Realtà negata, silenzio imposto, comunione fittizia. Sulla relazione tra sesso e ministero ordinato
Riflessioni di Andrea Grillo pubblicate sul suo blog “Come se non“ il 2 giugno 2018
Alcune settimane fa il card. Mueller, ex Prefetto della Congregazione per la Dottrina della Fede (CDF) , sosteneva in una intervista che “l’omofobia non esiste…”; alcuni giorni dopo il suo successore come Prefetto, Mons. Ladaria, ha riproposto una comprensione del tutto antitetica del rapporto tra ministero ordinato e sesso femminile, dicendo, sostanzialmente, che tale rapporto “non esiste e non può esistere”. Credo che sia molto utile una riflessione sul “metodo” con cui queste dichiarazioni affrontano la realtà, non solo ecclesiale, ma anche mondana e secolare. Io credo che siano rivelatrici di un approccio distorto e troppo unilaterale o, come lo definisce Amoris Laetitia, “pusilli animi”, meschino (AL 304).
E’ evidente che la storia offre sempre realtà nuove, che pongono in questione la tradizione umana ed ecclesiale. La Chiesa non sta altrove: deve fare i conti, apertamente e schiettamente, con queste novità della storia. Tra le quali ci sono quelle che riguardano la “sfera della sessualità”, così come sono entrate potentemente nella cultura comune e come obbligano anche la Chiesa ad una comprensione rinnovata, accurata, attenta e non generica di se stessa.

[Cosa farai]
A. Riscrivi il passo del testo citato che va da "E’ evidente che" a "di se stessa.", senza cambiare nulla.
B. Nei record, aggiorna le righe dalla riga con "List the notes" alla riga con "E4/h G4/q E4/e", sostituendo "space-separated" con "comma-separated" e lasciando invariato tutto il resto. Riporta solo queste righe.

[Dati estratti]
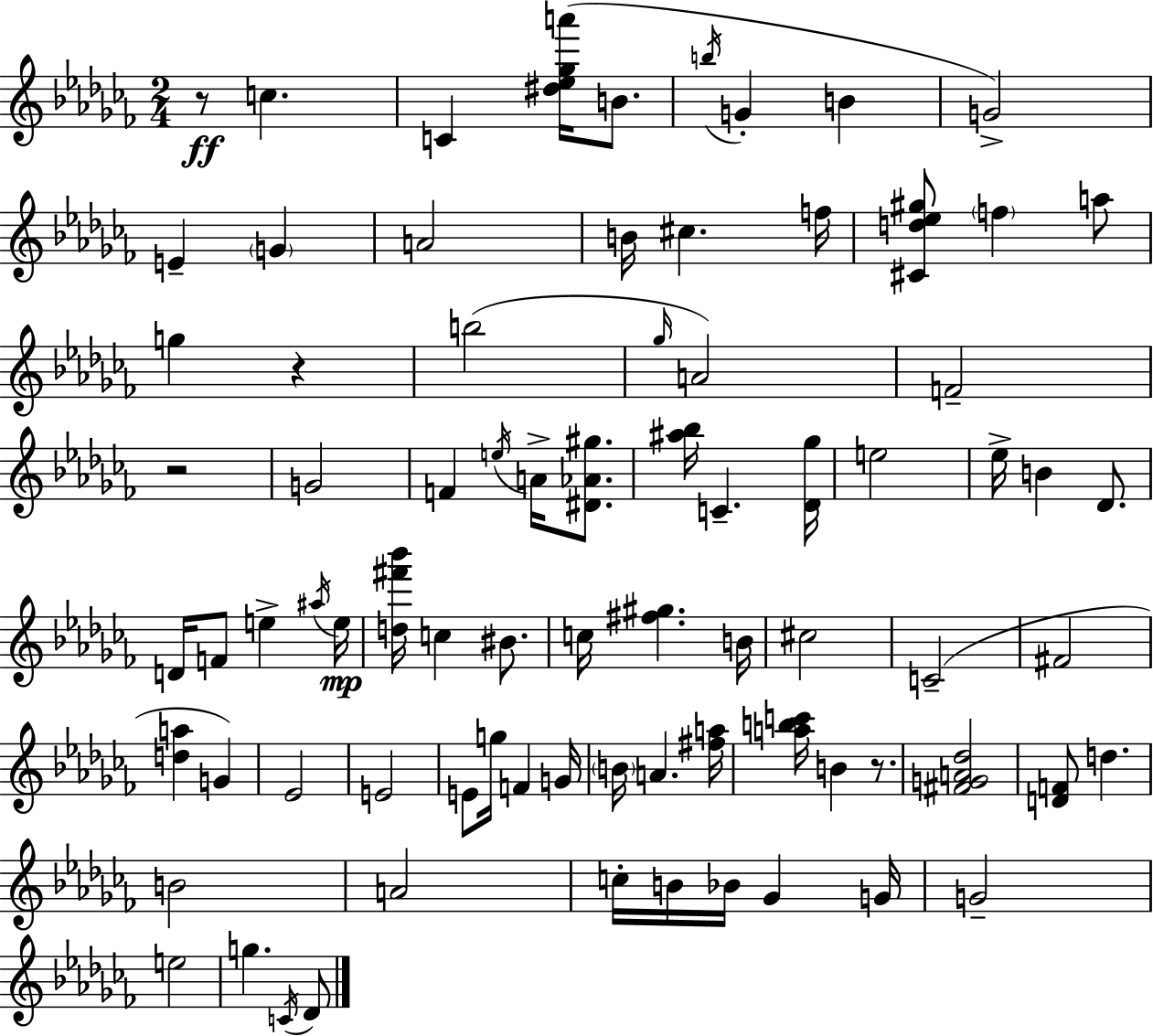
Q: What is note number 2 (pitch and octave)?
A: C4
---
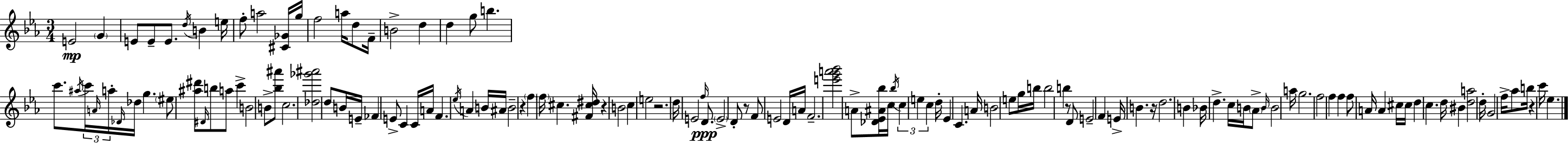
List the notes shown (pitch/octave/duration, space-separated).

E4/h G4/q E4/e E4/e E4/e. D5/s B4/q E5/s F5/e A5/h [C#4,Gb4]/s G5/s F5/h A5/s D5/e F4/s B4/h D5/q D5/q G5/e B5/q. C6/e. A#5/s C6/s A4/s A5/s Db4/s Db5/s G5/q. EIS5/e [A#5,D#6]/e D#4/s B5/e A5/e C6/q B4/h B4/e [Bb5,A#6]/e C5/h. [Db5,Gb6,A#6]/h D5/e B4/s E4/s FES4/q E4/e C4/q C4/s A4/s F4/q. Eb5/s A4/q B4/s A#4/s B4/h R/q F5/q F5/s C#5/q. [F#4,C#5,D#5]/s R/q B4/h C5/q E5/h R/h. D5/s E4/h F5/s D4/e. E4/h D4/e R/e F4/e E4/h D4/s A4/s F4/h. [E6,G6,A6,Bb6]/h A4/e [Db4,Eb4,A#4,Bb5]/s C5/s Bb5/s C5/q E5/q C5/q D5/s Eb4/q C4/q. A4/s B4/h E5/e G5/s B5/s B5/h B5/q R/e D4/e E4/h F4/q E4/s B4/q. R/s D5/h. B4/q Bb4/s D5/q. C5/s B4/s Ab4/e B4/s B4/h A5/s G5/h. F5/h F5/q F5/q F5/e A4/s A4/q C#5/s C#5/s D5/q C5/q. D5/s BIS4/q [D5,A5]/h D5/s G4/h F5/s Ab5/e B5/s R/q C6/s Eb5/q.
==
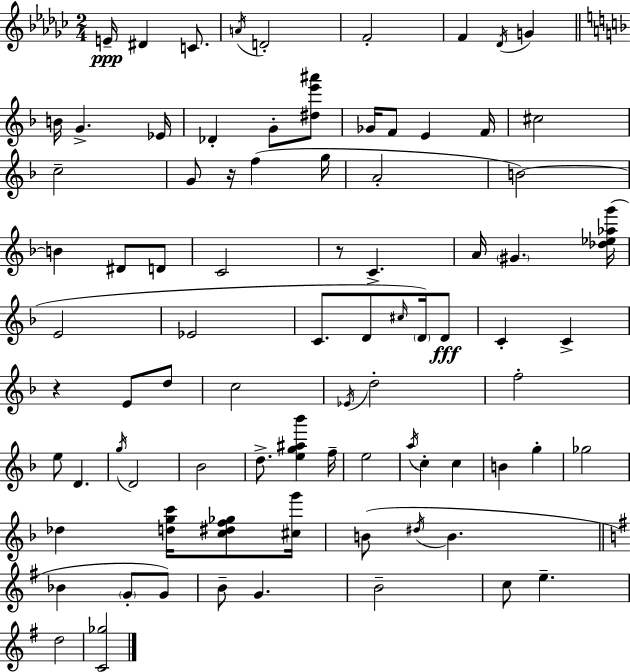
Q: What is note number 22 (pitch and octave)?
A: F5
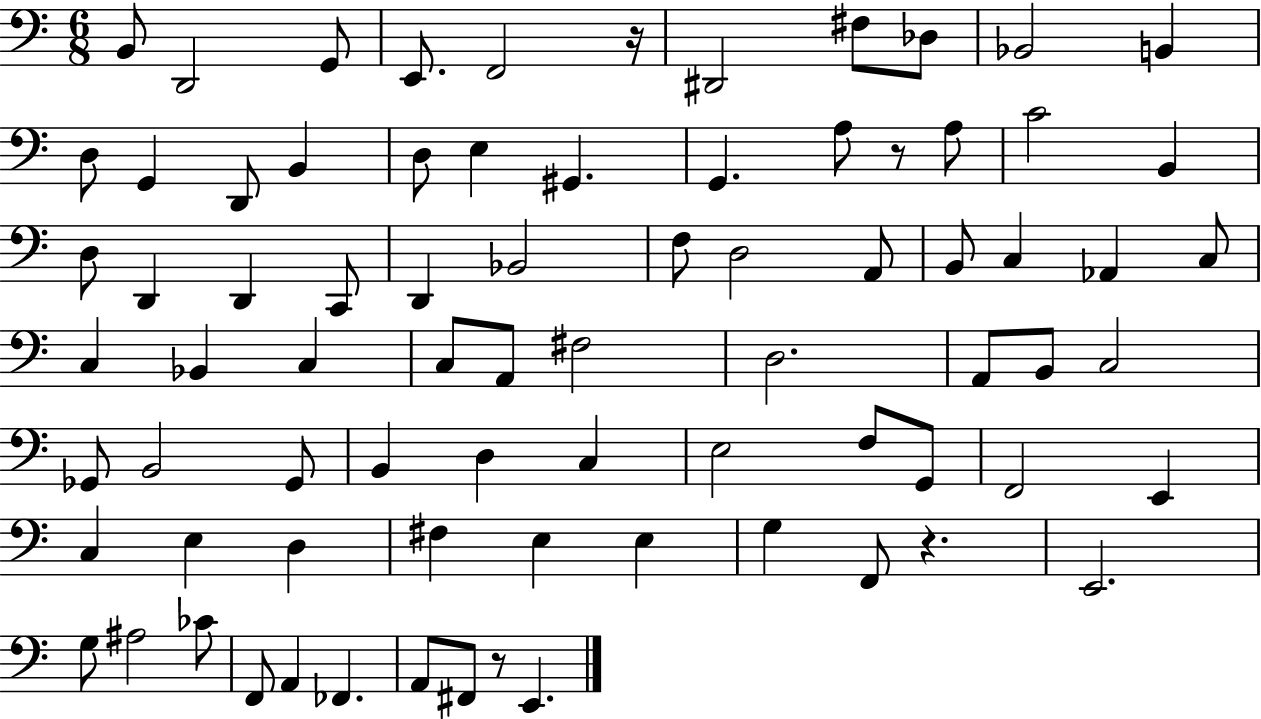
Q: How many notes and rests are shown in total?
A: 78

[Risposte per compito]
A.
E’ evidente che la storia offre sempre realtà nuove, che pongono in questione la tradizione umana ed ecclesiale. La Chiesa non sta altrove: deve fare i conti, apertamente e schiettamente, con queste novità della storia. Tra le quali ci sono quelle che riguardano la “sfera della sessualità”, così come sono entrate potentemente nella cultura comune e come obbligano anche la Chiesa ad una comprensione rinnovata, accurata, attenta e non generica di se stessa.

B.
List the notes shown (pitch/octave/duration, comma-separated).

E4/h G4/q E4/e E4/e E4/e. D5/s B4/q E5/s F5/e A5/h [C#4,Gb4]/s G5/s F5/h A5/s D5/e F4/s B4/h D5/q D5/q G5/e B5/q. C6/e. A#5/s C6/s A4/s A5/s Db4/s Db5/s G5/q. EIS5/e [A#5,D#6]/e D#4/s B5/e A5/e C6/q B4/h B4/e [Bb5,A#6]/e C5/h. [Db5,Gb6,A#6]/h D5/e B4/s E4/s FES4/q E4/e C4/q C4/s A4/s F4/q. Eb5/s A4/q B4/s A#4/s B4/h R/q F5/q F5/s C#5/q. [F#4,C#5,D#5]/s R/q B4/h C5/q E5/h R/h. D5/s E4/h F5/s D4/e. E4/h D4/e R/e F4/e E4/h D4/s A4/s F4/h. [E6,G6,A6,Bb6]/h A4/e [Db4,Eb4,A#4,Bb5]/s C5/s Bb5/s C5/q E5/q C5/q D5/s Eb4/q C4/q. A4/s B4/h E5/e G5/s B5/s B5/h B5/q R/e D4/e E4/h F4/q E4/s B4/q. R/s D5/h. B4/q Bb4/s D5/q. C5/s B4/s Ab4/e B4/s B4/h A5/s G5/h. F5/h F5/q F5/q F5/e A4/s A4/q C#5/s C#5/s D5/q C5/q. D5/s BIS4/q [D5,A5]/h D5/s G4/h F5/s Ab5/e B5/s R/q C6/s Eb5/q.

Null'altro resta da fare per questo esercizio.